*Goal of the exercise*. Will you give every entry again exactly as it stands?

*Given records*.

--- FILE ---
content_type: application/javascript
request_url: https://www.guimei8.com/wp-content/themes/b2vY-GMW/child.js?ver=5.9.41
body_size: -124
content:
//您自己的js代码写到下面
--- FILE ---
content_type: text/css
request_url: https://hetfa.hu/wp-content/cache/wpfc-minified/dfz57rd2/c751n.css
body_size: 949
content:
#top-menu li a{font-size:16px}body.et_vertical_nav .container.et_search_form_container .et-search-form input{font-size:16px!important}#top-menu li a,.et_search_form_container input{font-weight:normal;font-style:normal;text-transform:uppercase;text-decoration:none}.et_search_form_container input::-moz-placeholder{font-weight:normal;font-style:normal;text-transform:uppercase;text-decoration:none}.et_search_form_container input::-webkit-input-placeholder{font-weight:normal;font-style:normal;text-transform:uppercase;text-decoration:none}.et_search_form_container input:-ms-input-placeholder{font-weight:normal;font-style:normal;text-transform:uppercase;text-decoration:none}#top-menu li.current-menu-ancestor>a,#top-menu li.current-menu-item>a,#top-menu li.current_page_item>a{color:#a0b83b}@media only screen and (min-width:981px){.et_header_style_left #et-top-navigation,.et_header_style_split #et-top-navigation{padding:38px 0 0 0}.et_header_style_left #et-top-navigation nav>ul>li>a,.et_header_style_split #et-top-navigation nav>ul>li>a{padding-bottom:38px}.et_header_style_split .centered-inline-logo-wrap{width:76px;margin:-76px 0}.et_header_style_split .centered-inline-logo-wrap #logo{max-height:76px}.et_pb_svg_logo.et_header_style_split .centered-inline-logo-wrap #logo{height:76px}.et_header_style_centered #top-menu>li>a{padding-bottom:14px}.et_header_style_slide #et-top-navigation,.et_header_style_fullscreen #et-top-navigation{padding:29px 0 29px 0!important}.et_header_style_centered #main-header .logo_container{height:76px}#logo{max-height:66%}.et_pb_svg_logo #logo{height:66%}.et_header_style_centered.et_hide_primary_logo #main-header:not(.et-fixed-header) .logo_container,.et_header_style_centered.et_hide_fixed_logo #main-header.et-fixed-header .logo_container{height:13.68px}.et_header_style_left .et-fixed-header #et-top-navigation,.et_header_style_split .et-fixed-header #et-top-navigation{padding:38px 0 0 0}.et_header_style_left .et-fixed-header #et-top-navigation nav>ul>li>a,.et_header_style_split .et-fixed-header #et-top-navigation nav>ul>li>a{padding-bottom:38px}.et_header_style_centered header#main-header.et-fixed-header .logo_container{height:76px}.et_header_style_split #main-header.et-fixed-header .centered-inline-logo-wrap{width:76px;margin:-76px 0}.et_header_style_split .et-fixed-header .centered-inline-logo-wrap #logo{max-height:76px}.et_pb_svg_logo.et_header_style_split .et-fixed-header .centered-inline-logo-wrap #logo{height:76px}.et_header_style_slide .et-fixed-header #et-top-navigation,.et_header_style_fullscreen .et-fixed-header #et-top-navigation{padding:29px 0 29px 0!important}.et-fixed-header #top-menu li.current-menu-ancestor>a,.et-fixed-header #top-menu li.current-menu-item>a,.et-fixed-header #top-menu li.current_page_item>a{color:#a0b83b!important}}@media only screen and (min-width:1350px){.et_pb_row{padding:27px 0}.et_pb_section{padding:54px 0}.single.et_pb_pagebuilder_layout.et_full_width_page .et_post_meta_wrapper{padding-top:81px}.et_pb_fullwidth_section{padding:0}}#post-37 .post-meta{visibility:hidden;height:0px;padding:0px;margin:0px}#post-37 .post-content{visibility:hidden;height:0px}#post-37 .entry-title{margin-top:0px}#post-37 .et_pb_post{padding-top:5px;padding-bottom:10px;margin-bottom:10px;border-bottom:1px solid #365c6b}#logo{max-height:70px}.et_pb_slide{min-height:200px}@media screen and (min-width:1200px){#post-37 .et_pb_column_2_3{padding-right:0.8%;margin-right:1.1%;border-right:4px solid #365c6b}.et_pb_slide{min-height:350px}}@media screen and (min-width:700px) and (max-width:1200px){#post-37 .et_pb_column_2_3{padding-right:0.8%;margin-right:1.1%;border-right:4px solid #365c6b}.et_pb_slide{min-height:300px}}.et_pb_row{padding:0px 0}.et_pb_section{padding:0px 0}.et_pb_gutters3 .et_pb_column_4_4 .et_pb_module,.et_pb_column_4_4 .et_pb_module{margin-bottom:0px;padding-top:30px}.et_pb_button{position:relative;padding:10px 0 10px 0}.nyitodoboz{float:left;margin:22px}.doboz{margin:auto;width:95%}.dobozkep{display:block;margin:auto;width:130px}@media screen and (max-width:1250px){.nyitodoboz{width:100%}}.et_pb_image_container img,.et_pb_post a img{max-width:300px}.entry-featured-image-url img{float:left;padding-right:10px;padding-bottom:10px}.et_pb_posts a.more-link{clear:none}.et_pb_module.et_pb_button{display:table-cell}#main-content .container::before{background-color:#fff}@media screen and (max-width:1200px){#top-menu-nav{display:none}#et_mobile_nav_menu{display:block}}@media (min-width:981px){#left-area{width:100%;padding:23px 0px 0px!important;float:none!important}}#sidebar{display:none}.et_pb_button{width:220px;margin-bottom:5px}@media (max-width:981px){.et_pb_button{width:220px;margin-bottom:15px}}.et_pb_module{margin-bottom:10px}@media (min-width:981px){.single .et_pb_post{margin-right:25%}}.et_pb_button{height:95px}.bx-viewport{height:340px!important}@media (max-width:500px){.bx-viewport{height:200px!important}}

*Reply to the task*.
--- FILE ---
content_type: application/javascript
request_url: https://www.guimei8.com/wp-content/themes/b2vY-GMW/child.js?ver=5.9.41
body_size: -124
content:
//您自己的js代码写到下面
--- FILE ---
content_type: text/css
request_url: https://hetfa.hu/wp-content/cache/wpfc-minified/dfz57rd2/c751n.css
body_size: 949
content:
#top-menu li a{font-size:16px}body.et_vertical_nav .container.et_search_form_container .et-search-form input{font-size:16px!important}#top-menu li a,.et_search_form_container input{font-weight:normal;font-style:normal;text-transform:uppercase;text-decoration:none}.et_search_form_container input::-moz-placeholder{font-weight:normal;font-style:normal;text-transform:uppercase;text-decoration:none}.et_search_form_container input::-webkit-input-placeholder{font-weight:normal;font-style:normal;text-transform:uppercase;text-decoration:none}.et_search_form_container input:-ms-input-placeholder{font-weight:normal;font-style:normal;text-transform:uppercase;text-decoration:none}#top-menu li.current-menu-ancestor>a,#top-menu li.current-menu-item>a,#top-menu li.current_page_item>a{color:#a0b83b}@media only screen and (min-width:981px){.et_header_style_left #et-top-navigation,.et_header_style_split #et-top-navigation{padding:38px 0 0 0}.et_header_style_left #et-top-navigation nav>ul>li>a,.et_header_style_split #et-top-navigation nav>ul>li>a{padding-bottom:38px}.et_header_style_split .centered-inline-logo-wrap{width:76px;margin:-76px 0}.et_header_style_split .centered-inline-logo-wrap #logo{max-height:76px}.et_pb_svg_logo.et_header_style_split .centered-inline-logo-wrap #logo{height:76px}.et_header_style_centered #top-menu>li>a{padding-bottom:14px}.et_header_style_slide #et-top-navigation,.et_header_style_fullscreen #et-top-navigation{padding:29px 0 29px 0!important}.et_header_style_centered #main-header .logo_container{height:76px}#logo{max-height:66%}.et_pb_svg_logo #logo{height:66%}.et_header_style_centered.et_hide_primary_logo #main-header:not(.et-fixed-header) .logo_container,.et_header_style_centered.et_hide_fixed_logo #main-header.et-fixed-header .logo_container{height:13.68px}.et_header_style_left .et-fixed-header #et-top-navigation,.et_header_style_split .et-fixed-header #et-top-navigation{padding:38px 0 0 0}.et_header_style_left .et-fixed-header #et-top-navigation nav>ul>li>a,.et_header_style_split .et-fixed-header #et-top-navigation nav>ul>li>a{padding-bottom:38px}.et_header_style_centered header#main-header.et-fixed-header .logo_container{height:76px}.et_header_style_split #main-header.et-fixed-header .centered-inline-logo-wrap{width:76px;margin:-76px 0}.et_header_style_split .et-fixed-header .centered-inline-logo-wrap #logo{max-height:76px}.et_pb_svg_logo.et_header_style_split .et-fixed-header .centered-inline-logo-wrap #logo{height:76px}.et_header_style_slide .et-fixed-header #et-top-navigation,.et_header_style_fullscreen .et-fixed-header #et-top-navigation{padding:29px 0 29px 0!important}.et-fixed-header #top-menu li.current-menu-ancestor>a,.et-fixed-header #top-menu li.current-menu-item>a,.et-fixed-header #top-menu li.current_page_item>a{color:#a0b83b!important}}@media only screen and (min-width:1350px){.et_pb_row{padding:27px 0}.et_pb_section{padding:54px 0}.single.et_pb_pagebuilder_layout.et_full_width_page .et_post_meta_wrapper{padding-top:81px}.et_pb_fullwidth_section{padding:0}}#post-37 .post-meta{visibility:hidden;height:0px;padding:0px;margin:0px}#post-37 .post-content{visibility:hidden;height:0px}#post-37 .entry-title{margin-top:0px}#post-37 .et_pb_post{padding-top:5px;padding-bottom:10px;margin-bottom:10px;border-bottom:1px solid #365c6b}#logo{max-height:70px}.et_pb_slide{min-height:200px}@media screen and (min-width:1200px){#post-37 .et_pb_column_2_3{padding-right:0.8%;margin-right:1.1%;border-right:4px solid #365c6b}.et_pb_slide{min-height:350px}}@media screen and (min-width:700px) and (max-width:1200px){#post-37 .et_pb_column_2_3{padding-right:0.8%;margin-right:1.1%;border-right:4px solid #365c6b}.et_pb_slide{min-height:300px}}.et_pb_row{padding:0px 0}.et_pb_section{padding:0px 0}.et_pb_gutters3 .et_pb_column_4_4 .et_pb_module,.et_pb_column_4_4 .et_pb_module{margin-bottom:0px;padding-top:30px}.et_pb_button{position:relative;padding:10px 0 10px 0}.nyitodoboz{float:left;margin:22px}.doboz{margin:auto;width:95%}.dobozkep{display:block;margin:auto;width:130px}@media screen and (max-width:1250px){.nyitodoboz{width:100%}}.et_pb_image_container img,.et_pb_post a img{max-width:300px}.entry-featured-image-url img{float:left;padding-right:10px;padding-bottom:10px}.et_pb_posts a.more-link{clear:none}.et_pb_module.et_pb_button{display:table-cell}#main-content .container::before{background-color:#fff}@media screen and (max-width:1200px){#top-menu-nav{display:none}#et_mobile_nav_menu{display:block}}@media (min-width:981px){#left-area{width:100%;padding:23px 0px 0px!important;float:none!important}}#sidebar{display:none}.et_pb_button{width:220px;margin-bottom:5px}@media (max-width:981px){.et_pb_button{width:220px;margin-bottom:15px}}.et_pb_module{margin-bottom:10px}@media (min-width:981px){.single .et_pb_post{margin-right:25%}}.et_pb_button{height:95px}.bx-viewport{height:340px!important}@media (max-width:500px){.bx-viewport{height:200px!important}}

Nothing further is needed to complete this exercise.